Monday, November 15, 2010

Just Checking In Nov. 15th

I'm still here and just checking in to let you know that.  The Tea Leaves cardigan no longer exist except in photographs.  It has been completed and totally ripped out and all the yarn wrapped up into several functional balls.  The yarn is finding new life and purpose in a new pullover sweater.  This pullover, however, is not being done all in 1 piece, but it's being done in parts, a back, a front, and 2 sleeves, then sewn together. Wish me luck.  I have the back almost completed.  I'll blog about this soon with photos.

In the meanwhile, I've been trying to get ready for the holidays....just like everyone else, I suppose.  But, since losing my mom 3 months ago, I have been in this thick fog.  I'm physically and emotionally and spiritually exhausted beyond description.  When it comes to everyday things like the cooking, the cleaning and running errands, well, I feel like I'm doing them on auto-pilot.  I feel so completely and totally disconnected from everything and everybody.  I keep doing things just hoping that something kicks in with me and I reconnect somehow some way.  That's just the mudane everyday stuff.

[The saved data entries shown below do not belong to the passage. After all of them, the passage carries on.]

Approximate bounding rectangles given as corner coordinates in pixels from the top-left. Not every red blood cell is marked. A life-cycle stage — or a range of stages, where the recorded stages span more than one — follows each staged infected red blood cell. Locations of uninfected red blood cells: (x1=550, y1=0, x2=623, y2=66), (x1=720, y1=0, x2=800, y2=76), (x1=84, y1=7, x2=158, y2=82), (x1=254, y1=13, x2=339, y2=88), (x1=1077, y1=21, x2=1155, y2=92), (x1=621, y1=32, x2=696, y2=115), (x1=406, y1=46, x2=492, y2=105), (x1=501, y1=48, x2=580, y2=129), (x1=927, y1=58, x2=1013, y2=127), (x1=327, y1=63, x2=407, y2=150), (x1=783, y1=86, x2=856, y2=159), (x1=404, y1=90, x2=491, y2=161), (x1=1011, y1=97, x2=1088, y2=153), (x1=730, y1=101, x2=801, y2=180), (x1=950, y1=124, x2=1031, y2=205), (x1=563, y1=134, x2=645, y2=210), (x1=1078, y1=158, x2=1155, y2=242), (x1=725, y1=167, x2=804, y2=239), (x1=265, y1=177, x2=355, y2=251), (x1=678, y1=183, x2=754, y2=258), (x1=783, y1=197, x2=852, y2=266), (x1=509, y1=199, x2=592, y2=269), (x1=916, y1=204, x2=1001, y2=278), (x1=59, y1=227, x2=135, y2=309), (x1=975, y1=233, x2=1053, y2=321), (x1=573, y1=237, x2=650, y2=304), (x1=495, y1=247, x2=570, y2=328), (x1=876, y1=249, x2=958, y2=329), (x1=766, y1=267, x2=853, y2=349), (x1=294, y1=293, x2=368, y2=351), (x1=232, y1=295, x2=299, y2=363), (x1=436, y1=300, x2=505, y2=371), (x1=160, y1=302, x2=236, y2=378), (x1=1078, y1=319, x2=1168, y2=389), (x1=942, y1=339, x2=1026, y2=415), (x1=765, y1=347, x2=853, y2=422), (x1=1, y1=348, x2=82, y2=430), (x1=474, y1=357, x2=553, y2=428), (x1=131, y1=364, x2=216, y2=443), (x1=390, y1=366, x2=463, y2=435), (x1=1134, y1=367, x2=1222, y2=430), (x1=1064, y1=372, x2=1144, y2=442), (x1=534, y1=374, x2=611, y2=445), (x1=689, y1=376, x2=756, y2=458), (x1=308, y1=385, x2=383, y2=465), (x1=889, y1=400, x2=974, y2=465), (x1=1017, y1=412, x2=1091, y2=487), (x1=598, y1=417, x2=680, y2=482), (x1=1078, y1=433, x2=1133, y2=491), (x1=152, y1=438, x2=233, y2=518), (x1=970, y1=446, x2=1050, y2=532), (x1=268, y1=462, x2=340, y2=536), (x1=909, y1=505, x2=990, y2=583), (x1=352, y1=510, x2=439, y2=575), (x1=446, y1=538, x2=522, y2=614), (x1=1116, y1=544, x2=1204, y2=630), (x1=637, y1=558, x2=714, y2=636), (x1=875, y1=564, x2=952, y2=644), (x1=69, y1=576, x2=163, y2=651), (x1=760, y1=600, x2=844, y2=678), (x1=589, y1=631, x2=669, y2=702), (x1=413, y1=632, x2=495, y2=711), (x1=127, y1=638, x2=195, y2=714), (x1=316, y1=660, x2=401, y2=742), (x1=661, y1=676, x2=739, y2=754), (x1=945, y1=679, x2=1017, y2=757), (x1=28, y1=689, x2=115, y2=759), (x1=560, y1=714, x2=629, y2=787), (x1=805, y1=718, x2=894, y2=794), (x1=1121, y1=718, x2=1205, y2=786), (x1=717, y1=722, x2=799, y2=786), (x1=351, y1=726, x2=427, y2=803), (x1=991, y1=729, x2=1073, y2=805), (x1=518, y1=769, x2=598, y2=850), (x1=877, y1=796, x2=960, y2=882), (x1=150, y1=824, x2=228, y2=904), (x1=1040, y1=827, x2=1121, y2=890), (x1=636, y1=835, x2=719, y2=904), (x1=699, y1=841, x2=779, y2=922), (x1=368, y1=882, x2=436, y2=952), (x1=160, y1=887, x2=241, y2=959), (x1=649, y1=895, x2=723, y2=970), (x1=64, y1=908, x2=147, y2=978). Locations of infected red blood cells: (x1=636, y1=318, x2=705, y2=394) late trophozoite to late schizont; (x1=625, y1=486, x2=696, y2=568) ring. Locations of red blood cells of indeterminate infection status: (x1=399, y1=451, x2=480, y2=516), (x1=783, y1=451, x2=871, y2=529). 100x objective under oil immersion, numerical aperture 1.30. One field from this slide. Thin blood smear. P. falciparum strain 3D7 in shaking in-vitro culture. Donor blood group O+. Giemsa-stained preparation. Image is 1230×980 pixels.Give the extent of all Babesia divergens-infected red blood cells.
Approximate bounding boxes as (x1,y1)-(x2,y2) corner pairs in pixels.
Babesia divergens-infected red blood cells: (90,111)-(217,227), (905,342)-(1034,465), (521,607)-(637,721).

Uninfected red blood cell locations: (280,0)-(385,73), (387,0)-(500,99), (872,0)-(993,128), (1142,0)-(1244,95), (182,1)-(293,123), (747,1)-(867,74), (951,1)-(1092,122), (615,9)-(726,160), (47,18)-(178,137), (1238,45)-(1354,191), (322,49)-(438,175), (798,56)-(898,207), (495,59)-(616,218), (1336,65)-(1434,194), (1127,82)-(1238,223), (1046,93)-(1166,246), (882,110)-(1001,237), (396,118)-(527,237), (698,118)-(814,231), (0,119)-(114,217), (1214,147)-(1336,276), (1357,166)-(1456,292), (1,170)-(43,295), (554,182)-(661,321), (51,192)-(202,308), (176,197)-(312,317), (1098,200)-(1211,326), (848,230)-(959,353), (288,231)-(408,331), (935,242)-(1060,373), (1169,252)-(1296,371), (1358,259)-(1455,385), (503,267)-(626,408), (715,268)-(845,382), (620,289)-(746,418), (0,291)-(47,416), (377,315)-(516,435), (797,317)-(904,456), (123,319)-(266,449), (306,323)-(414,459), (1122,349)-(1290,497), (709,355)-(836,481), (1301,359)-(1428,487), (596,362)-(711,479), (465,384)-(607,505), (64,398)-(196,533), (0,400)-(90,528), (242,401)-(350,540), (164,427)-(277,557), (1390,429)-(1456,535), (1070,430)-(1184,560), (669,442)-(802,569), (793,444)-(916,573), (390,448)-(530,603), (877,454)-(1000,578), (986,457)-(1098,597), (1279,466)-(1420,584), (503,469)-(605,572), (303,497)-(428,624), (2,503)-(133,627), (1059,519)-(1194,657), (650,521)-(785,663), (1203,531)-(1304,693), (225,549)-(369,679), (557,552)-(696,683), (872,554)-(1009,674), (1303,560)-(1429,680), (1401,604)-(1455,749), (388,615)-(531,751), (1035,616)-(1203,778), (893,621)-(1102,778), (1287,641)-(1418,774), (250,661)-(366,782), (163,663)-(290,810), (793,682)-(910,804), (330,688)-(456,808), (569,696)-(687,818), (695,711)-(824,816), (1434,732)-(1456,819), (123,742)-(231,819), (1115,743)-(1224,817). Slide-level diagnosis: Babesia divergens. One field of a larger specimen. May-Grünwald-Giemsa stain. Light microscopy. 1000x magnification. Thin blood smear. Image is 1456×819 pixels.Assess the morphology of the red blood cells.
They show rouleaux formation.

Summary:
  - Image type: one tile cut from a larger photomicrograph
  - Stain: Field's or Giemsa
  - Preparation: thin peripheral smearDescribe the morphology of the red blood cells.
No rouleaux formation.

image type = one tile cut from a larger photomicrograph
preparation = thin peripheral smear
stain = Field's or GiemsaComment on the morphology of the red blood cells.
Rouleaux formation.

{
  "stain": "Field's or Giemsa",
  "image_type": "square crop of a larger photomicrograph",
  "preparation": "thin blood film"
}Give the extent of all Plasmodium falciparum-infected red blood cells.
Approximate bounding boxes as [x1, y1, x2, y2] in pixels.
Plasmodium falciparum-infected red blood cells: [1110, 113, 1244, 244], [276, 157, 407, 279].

So, here I am, trying to get ready for Thanksgiving and Christmas, and I knew that it wouldn't be easy this year without my mom, so I tried getting a jump start on things.  Ha!  I've been trying to work on one room at a time in my small house.  I was making some progress, but there's only 1 of me and 3 of them (teenagers) and a hubby and a dog.  They all have an aversion to a blank slate or a bare spot in any given room.  As soon as I get one room cleaned up and straightened up....they come along and mess up.  Sigh.  I guess, since it's not the day before the big holiday and I'm not running around the house like crazy and babbling like some sort of mad woman trying to get the entire house clean all at once....no one is taking me seriously about trying to get ready for the holidays.

Thank the Lord that my Mom did teach me how to knit.  Sometimes, it's the only solace I can find.  Thanks for listening. 

2 comments:

Karen said...

I understand your frustration with trying to keep a house that is both relaxing and neat. I deal with the same sort of thing. Do what you can. Don't worry about the rest. Take care of yourself.

Debby said...

I'm so sorry for your loss. We lost our son last year in a car accident and the holidays were very painful. Shortly after Christmas my daughter in law and I attended a Griefshare class for 13 weeks. It helped in some ways learn to deal with the ever present pain and how to move forward. Not move on, move forward. That was one of the first things we learned. The second that I remember is just do the next thing. Don't think too far in advance, just the next thing. The Griefshare is all over. They have a web site if you're interested in a group in your area. They also have seminars for surviving the holidays. Praying for you.